The system emphasizes automation, reproducibility, and observability across the entire ML lifecycle, moving beyond notebook based experimentation.

System Architecture

System Architecture

The platform follows a layered MLOps architecture consisting of data ingestion, distributed feature engineering, unified training pipelines, production inference services, and monitoring components.

Data Pipeline

The data pipeline is designed to handle high volume user activity logs while maintaining reproducibility and memory efficiency.

Training and Feature Consistency

To prevent training serving skew, all feature transformations are encapsulated inside Scikit learn pipelines and serialized with the trained model.

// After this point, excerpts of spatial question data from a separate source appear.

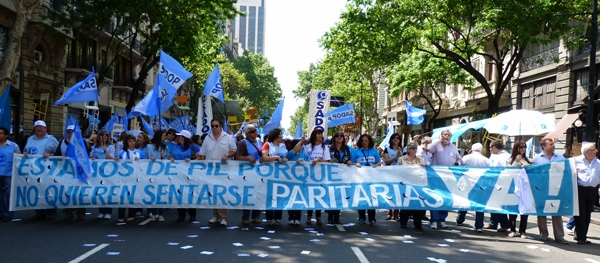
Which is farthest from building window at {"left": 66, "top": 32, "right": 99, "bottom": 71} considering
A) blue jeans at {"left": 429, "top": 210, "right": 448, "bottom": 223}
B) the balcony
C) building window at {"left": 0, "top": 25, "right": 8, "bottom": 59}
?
blue jeans at {"left": 429, "top": 210, "right": 448, "bottom": 223}

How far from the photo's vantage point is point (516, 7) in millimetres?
18156

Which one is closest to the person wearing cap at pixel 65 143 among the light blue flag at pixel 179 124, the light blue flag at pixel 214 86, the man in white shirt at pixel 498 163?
the light blue flag at pixel 214 86

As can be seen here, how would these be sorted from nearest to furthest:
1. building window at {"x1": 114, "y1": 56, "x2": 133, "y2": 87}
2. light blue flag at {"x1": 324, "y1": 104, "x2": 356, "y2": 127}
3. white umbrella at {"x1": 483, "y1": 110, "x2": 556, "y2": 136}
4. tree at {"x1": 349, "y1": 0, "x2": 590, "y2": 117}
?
white umbrella at {"x1": 483, "y1": 110, "x2": 556, "y2": 136}, light blue flag at {"x1": 324, "y1": 104, "x2": 356, "y2": 127}, tree at {"x1": 349, "y1": 0, "x2": 590, "y2": 117}, building window at {"x1": 114, "y1": 56, "x2": 133, "y2": 87}

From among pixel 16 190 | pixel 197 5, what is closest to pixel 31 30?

This ensures that the inference service always applies identical preprocessing logic as the training environment.

Production Deployment

FastAPI Inference Service

The trained model is deployed as a FastAPI service running inside Docker containers.

Experiment Tracking

MLflow Tracking

MLflow is used for experiment tracking and model registry, providing full traceability across code, data, and models.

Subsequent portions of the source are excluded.